В конце февраля–марте в поверхностном слое вод должно наблюдаться постепенное увеличение рСО2. Во-первых, начинается прогрев поверхностных вод, что приводит к сдвигу состояния карбонатной системы в сторону увеличения концентрации СО2. Во-вторых, сохраняющаяся интенсивная вертикальная конвекция обеспечивает поступление СО2 и биогенных веществ с глубинными водами. Поступление биогенных веществ и прогрев поверхностных вод (рис. 2б) при достаточной освещённости обеспечивает рост фитопланктона [8], что сопровождается изъятием СО2 в результате смещения равновесий в сторону образования карбонатов и органического вещества (уравнение 2 и 3, слева направо). Однако преобладающим процессом, обеспечивающим увеличение рСО2, является сдвиг состояния карбонатной системы в сторону большего содержания СО2 (уравнение 1, справа налево) и поступление СО2 из атмосферы.
В апреле при росте температуры продолжающееся развитие фитопланктона должно приводить к более существенному снижению содержания СО2 в поверхностном слое вод и увеличению содержания кислорода (уравнение 3). Однако на внутригодовом ходе видно увеличение рСО2 – поверхностные воды уже пересыщены СО2 относительно атмосферы (рСО2 438 мкатм и 407 мкатм соответственно) (рис. 2а). Вклад биотических факторов, по всей видимости, не является преобладающим. Вероятнее всего, в данный период увеличение температуры способствует смещению равновесий в сторону накопления СО2 (уравнение 1, справа налево). Кроме того, формирование термоклина [13] должно ограничивать поток СО2 в нижележащие слои вод и способствовать его накоплению в поверхностном слое вод.
Далее от апреля к августу наблюдается увеличение концентрации СО2, с максимальными концентрациями в июле (рис. 2а). Это обусловлено вкладом как биологического фактора – разложением образовавшегося в весенний период фитопланктона (уравнение 3, справа налево) и продолжающимся ростом температуры (рис. 2б). В этом случае, как преобладающие биологические процессы окисления органического вещества, так и сдвиг в состоянии карбонатной системы (уравнение 1, справа налево) приводят к увеличению рСО2. Кроме того, в мае–июле ежегодно отмечается цветение кокколитофоров [8, 10],
фитопланктона с карбонатным скелетом, развитие которых сопровождается не только процессами трансформации органического вещества (уравнение 3), но и образованием карбонатов кальция и углекислого газа (уравнение 2). Всё это приводит к увеличению концентрации СО2.

## Данные
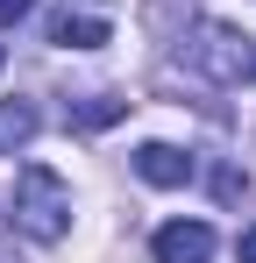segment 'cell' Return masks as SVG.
<instances>
[{"instance_id": "obj_1", "label": "cell", "mask_w": 256, "mask_h": 263, "mask_svg": "<svg viewBox=\"0 0 256 263\" xmlns=\"http://www.w3.org/2000/svg\"><path fill=\"white\" fill-rule=\"evenodd\" d=\"M178 57H185V71H199L213 86H256V36L228 22H192L178 36Z\"/></svg>"}, {"instance_id": "obj_2", "label": "cell", "mask_w": 256, "mask_h": 263, "mask_svg": "<svg viewBox=\"0 0 256 263\" xmlns=\"http://www.w3.org/2000/svg\"><path fill=\"white\" fill-rule=\"evenodd\" d=\"M7 214H14V228H22L29 242H64V228H71V192H64V178L50 171V164H22Z\"/></svg>"}, {"instance_id": "obj_3", "label": "cell", "mask_w": 256, "mask_h": 263, "mask_svg": "<svg viewBox=\"0 0 256 263\" xmlns=\"http://www.w3.org/2000/svg\"><path fill=\"white\" fill-rule=\"evenodd\" d=\"M50 43H64V50H100V43H114V22H107L100 0H64V7L50 14Z\"/></svg>"}, {"instance_id": "obj_4", "label": "cell", "mask_w": 256, "mask_h": 263, "mask_svg": "<svg viewBox=\"0 0 256 263\" xmlns=\"http://www.w3.org/2000/svg\"><path fill=\"white\" fill-rule=\"evenodd\" d=\"M213 256V228L207 220H171L157 228V263H207Z\"/></svg>"}, {"instance_id": "obj_5", "label": "cell", "mask_w": 256, "mask_h": 263, "mask_svg": "<svg viewBox=\"0 0 256 263\" xmlns=\"http://www.w3.org/2000/svg\"><path fill=\"white\" fill-rule=\"evenodd\" d=\"M135 171L150 178V185H185V178H192V157L171 149V142H142V149H135Z\"/></svg>"}, {"instance_id": "obj_6", "label": "cell", "mask_w": 256, "mask_h": 263, "mask_svg": "<svg viewBox=\"0 0 256 263\" xmlns=\"http://www.w3.org/2000/svg\"><path fill=\"white\" fill-rule=\"evenodd\" d=\"M128 100L121 92H79V100H64V121L71 128H107V121H121Z\"/></svg>"}, {"instance_id": "obj_7", "label": "cell", "mask_w": 256, "mask_h": 263, "mask_svg": "<svg viewBox=\"0 0 256 263\" xmlns=\"http://www.w3.org/2000/svg\"><path fill=\"white\" fill-rule=\"evenodd\" d=\"M29 135H36V107L29 100H0V157L29 149Z\"/></svg>"}, {"instance_id": "obj_8", "label": "cell", "mask_w": 256, "mask_h": 263, "mask_svg": "<svg viewBox=\"0 0 256 263\" xmlns=\"http://www.w3.org/2000/svg\"><path fill=\"white\" fill-rule=\"evenodd\" d=\"M29 7H36V0H0V29H14V22H22Z\"/></svg>"}, {"instance_id": "obj_9", "label": "cell", "mask_w": 256, "mask_h": 263, "mask_svg": "<svg viewBox=\"0 0 256 263\" xmlns=\"http://www.w3.org/2000/svg\"><path fill=\"white\" fill-rule=\"evenodd\" d=\"M235 256H242V263H256V228L242 235V242H235Z\"/></svg>"}, {"instance_id": "obj_10", "label": "cell", "mask_w": 256, "mask_h": 263, "mask_svg": "<svg viewBox=\"0 0 256 263\" xmlns=\"http://www.w3.org/2000/svg\"><path fill=\"white\" fill-rule=\"evenodd\" d=\"M0 263H14V256H7V242H0Z\"/></svg>"}, {"instance_id": "obj_11", "label": "cell", "mask_w": 256, "mask_h": 263, "mask_svg": "<svg viewBox=\"0 0 256 263\" xmlns=\"http://www.w3.org/2000/svg\"><path fill=\"white\" fill-rule=\"evenodd\" d=\"M0 57H7V50H0Z\"/></svg>"}]
</instances>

## Задание
Продолжите текст о сезонных изменениях рСО2 в поверхностном слое вод, начав сразу после его последнего предложения.

## Ответ
В сентябре–декабре содержание СО2 в поверхностном слое вод начинает снижаться. Снижение температуры поверхностного слоя вод, наблюдаемое в этот период (рис. 2б), способствует смещению равновесий в сторону образования карбонатов и снижению рСО2 (уравнение 1, слева направо). К сентябрю интенсивность первично-продукционных процессов затухает [9] и при достаточно высоких температурах (средняя температура 22°С) должны преобладать процессы окисления органического вещества, что обеспечивает продукцию СО2. Из этого следует, что в данный период физические и биологические процессы обеспечивают изменения в содержании СО2 разной направленности, но физические процессы имеют преобладающее влияние. К ноябрю–декабрю величина рСО2 значительно снижается, достигая 350 мкатм, что ниже атмосферного рСО2 (около 420 мкатм).
Таким образом, можно сделать вывод, что на внутригодовую динамику рСО2 наибольшее влияние оказывает абиотический фактор (температура поверхностного слоя вод, а в зимний период добавляется динамика вод). Продукционно-деструкционные химико-биологические процессы, интенсивность которых также зависит от температуры, обеспечивают потребление СО2 в весенне-летний период и его продукцию в осенне-зимний период. Однако совпадение внутригодового хода температуры и рСО2 в поверхностном слое вод показывает, что абиотические процессы имеют преобладающее значение, а биотические процессы могут лишь замедлить скорость роста рСО2 в весеннее-летний период и ускорить в осенне-зимний период года.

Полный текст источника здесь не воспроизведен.